Excerpt start

08-05-2014 01:50 AM
I have millions of recorde in a Dataset, need to get selected Names from Name field using contains or Like function in Proc sql;
YYYY AGENCES YYYY
ZZZZ ZZZZZ ZZZZ
Out put should be like
YYYY AGENCES YYYY
For this Quirey am using
create table want as select Name
where Name contains "AGENCES" or
Name contains "COMPANY" or
Name contains "ACADEMY" or
Name contains " AGENCES " or
Name contains " COMPANY " or
Name contains " ACADEMY " or
Name contains " AGENCES" or
Name contains " COMPANY" or
Name contains " ACADEMY"
I Have orizinal Name Field Observation Count is 1,00,00,000
selected Name(Contains) count is 5,000
Instead of Conains I can use "Like" function, but it is showing in log window as Macro name is not resolved for some specific Names:
Ex: - "%X", "%SYS"
Please help me out ,
how can i create Index on Name field and reduce the system processing time.
Thanks in Advance.
08-05-2014 03:42 AM
forget SQL go for NOSQL.... ; <)
- Indexing will only work for fixed values not for fuzzy ones.
- You want to process all records not just a subset. The SQL (OLTP) is designed for simple subsets.
How to proceed:
- If your source is a RDBMS check whether it can be solve with some native sql dialect. Using SQL pass-through
When not all, data must be copied to SAS. (time/resources needed)
- Using SAS reducing processing speed is checking the system is tuned for your process (bufsize memsize and more)
- Go for sequential processing when more evaluation logic is needed (contains, like, perl expressions) it is data-cleansing.
Using sequential IO is much faster than random hitting more than 20% of the data (to evaluate) sequential will win. The datastep processes sequential, proc sql random. Having more than 1 processor you can think on splitting a big datastep accordingly and merge the results. The Same concept as hadoop gmapreduce.
08-05-2014 08:25 AM
Make a dataset to hold these index value ,and then contains operator .
input ind : $40.;
select * from have,ind where ACADEMY contains strip(ind) ;
08-05-2014 08:45 AM
Xia please also give an explanation on what will happen when running this.

Excerpt end

- _Written request 1_
In the SAS thread, how does the data step process data?
- _Written request 2_
List the distinct words that the query in the SAS thread searches the Name field for.
- _Written request 3_
Retype the SAS thread from "- Indexing will" to "as hadoop gmapreduce.".

Dataset extract start

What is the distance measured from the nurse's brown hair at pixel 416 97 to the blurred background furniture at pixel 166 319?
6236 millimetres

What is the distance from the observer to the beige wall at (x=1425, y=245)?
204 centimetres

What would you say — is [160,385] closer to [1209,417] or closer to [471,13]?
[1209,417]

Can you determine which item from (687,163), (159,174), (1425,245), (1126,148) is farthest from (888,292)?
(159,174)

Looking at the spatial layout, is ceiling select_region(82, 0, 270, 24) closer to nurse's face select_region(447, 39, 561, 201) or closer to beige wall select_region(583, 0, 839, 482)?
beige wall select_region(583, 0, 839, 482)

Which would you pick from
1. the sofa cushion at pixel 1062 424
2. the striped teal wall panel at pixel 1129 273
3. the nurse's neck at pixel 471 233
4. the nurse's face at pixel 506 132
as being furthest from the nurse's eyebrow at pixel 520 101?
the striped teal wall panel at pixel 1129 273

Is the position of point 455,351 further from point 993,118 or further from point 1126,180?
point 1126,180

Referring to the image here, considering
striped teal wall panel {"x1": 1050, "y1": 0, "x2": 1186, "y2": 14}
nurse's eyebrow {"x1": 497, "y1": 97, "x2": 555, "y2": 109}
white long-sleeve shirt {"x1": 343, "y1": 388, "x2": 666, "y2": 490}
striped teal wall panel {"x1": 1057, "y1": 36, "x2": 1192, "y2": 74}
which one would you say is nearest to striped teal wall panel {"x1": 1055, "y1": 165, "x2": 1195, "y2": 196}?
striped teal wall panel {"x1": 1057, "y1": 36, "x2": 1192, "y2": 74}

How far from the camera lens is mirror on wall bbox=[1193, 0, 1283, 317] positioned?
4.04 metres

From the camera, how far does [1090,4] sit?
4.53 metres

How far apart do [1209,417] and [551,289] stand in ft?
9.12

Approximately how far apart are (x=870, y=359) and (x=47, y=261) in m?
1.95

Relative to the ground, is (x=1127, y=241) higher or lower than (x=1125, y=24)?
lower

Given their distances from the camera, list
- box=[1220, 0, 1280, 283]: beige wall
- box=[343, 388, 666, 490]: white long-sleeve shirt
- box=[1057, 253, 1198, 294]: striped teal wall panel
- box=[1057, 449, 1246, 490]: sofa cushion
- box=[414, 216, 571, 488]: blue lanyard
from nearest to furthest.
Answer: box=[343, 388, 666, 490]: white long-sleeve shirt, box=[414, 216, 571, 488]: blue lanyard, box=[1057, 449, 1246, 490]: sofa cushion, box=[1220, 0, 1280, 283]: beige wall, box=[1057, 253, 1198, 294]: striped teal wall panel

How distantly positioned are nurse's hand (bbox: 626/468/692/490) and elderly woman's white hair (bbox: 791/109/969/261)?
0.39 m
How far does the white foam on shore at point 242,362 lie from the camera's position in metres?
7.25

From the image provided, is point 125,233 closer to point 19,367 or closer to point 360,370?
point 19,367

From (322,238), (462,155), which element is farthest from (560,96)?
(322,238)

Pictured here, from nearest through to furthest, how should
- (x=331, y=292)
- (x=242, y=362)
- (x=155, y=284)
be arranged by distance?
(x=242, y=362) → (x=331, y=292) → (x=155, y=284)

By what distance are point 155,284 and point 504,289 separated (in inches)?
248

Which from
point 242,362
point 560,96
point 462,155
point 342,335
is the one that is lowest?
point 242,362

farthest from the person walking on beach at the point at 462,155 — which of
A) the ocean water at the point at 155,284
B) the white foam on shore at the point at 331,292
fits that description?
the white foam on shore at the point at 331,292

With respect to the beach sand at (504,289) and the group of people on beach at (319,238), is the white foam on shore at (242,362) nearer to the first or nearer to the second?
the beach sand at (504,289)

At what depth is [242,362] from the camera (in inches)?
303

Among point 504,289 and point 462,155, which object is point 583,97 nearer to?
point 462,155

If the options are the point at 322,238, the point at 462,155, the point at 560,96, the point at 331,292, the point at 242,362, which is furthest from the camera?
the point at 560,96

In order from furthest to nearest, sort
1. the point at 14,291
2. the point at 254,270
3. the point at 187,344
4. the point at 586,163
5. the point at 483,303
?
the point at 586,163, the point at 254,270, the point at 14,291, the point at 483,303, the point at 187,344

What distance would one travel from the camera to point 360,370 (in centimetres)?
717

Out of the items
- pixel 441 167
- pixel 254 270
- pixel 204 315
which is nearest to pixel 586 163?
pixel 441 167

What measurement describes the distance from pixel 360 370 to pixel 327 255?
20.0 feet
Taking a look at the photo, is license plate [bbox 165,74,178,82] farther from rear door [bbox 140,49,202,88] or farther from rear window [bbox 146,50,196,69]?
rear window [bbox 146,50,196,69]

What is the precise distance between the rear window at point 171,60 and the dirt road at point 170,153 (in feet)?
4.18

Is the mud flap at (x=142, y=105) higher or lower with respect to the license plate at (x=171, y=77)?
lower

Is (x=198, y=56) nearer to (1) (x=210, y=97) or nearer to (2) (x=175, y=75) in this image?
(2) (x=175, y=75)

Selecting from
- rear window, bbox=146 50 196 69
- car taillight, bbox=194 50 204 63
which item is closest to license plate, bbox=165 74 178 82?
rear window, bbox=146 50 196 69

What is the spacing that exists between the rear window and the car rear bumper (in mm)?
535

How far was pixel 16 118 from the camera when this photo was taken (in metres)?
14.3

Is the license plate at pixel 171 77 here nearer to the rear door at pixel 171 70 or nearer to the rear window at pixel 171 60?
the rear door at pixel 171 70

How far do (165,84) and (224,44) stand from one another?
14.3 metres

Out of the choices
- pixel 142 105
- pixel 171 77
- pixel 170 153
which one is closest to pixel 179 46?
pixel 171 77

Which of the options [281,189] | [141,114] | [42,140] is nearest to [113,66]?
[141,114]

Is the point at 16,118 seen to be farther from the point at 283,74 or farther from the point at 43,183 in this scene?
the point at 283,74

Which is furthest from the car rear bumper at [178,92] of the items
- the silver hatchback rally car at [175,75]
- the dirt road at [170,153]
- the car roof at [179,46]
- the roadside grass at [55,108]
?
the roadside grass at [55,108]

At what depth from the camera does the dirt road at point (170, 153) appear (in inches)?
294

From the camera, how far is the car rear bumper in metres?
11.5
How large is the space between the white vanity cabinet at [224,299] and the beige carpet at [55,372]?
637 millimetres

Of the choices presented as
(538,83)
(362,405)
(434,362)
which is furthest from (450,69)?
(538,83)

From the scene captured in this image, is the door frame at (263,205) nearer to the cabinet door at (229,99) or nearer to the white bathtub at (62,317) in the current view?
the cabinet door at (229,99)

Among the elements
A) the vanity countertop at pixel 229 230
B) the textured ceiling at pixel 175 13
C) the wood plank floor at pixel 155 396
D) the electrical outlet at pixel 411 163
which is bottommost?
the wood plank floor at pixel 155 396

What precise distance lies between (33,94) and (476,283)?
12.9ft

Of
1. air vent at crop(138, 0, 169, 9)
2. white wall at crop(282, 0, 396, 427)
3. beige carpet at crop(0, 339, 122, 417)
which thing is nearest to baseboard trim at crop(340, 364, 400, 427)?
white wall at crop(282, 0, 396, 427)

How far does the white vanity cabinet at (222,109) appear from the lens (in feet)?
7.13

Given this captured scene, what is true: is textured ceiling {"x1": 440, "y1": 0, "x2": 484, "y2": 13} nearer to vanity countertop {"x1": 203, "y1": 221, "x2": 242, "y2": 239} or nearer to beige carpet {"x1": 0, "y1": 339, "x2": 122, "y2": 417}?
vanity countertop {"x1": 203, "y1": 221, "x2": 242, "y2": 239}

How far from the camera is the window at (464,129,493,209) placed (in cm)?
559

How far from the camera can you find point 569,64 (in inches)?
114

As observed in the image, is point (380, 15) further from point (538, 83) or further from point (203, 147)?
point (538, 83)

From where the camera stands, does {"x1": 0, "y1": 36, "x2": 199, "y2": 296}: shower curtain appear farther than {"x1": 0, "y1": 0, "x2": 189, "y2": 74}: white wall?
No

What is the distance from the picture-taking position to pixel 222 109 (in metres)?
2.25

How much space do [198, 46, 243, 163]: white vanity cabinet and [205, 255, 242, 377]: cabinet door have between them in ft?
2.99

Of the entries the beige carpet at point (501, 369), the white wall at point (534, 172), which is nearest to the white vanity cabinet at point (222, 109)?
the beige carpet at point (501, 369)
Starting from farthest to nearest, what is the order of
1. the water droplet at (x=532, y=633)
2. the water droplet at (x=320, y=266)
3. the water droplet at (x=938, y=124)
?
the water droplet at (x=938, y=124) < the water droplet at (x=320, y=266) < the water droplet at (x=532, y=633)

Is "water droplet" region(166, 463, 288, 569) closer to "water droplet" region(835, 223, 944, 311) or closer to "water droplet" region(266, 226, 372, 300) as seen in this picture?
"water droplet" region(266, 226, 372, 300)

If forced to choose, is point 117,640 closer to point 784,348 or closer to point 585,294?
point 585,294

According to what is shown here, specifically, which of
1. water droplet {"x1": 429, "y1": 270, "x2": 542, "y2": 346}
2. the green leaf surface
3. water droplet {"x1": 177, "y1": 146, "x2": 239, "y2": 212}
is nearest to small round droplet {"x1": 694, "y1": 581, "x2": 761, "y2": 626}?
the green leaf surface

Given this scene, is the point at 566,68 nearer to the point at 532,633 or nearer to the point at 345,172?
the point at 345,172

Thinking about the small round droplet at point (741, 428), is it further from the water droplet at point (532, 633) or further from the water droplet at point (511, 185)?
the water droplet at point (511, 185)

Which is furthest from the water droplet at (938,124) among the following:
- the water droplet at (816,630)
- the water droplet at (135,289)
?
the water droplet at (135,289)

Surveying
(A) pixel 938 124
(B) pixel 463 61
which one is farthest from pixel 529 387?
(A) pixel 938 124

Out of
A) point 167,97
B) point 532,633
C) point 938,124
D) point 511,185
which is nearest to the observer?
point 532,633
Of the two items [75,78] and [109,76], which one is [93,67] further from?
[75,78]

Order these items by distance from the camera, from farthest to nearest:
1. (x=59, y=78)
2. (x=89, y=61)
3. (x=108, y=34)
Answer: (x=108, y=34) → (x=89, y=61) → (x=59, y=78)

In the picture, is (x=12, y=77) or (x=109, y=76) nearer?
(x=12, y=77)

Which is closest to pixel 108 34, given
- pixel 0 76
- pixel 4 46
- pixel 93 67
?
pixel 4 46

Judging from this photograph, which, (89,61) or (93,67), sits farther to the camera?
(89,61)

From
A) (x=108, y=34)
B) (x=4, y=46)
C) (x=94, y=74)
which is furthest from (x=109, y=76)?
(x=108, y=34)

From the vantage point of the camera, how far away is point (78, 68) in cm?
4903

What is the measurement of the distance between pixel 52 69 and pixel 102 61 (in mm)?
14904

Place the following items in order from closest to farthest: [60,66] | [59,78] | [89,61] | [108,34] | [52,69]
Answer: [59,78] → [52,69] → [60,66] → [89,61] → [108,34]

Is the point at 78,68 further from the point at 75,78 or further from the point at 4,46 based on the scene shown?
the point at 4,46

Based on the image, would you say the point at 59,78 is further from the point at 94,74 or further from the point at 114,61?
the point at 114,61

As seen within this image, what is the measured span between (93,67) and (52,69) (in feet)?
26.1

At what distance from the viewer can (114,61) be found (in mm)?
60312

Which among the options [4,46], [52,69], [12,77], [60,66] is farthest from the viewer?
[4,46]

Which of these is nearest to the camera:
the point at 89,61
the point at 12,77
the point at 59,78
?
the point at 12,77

Dataset extract end

- _Final answer 1_
Sequentially.

- _Final answer 2_
AGENCES, COMPANY, ACADEMY

- _Final answer 3_
- Indexing will only work for fixed values not for fuzzy ones.
- You want to process all records not just a subset. The SQL (OLTP) is designed for simple subsets.
How to proceed:
- If your source is a RDBMS check whether it can be solve with some native sql dialect. Using SQL pass-through
When not all, data must be copied to SAS. (time/resources needed)
- Using SAS reducing processing speed is checking the system is tuned for your process (bufsize memsize and more)
- Go for sequential processing when more evaluation logic is needed (contains, like, perl expressions) it is data-cleansing.
Using sequential IO is much faster than random hitting more than 20% of the data (to evaluate) sequential will win. The datastep processes sequential, proc sql random. Having more than 1 processor you can think on splitting a big datastep accordingly and merge the results. The Same concept as hadoop gmapreduce.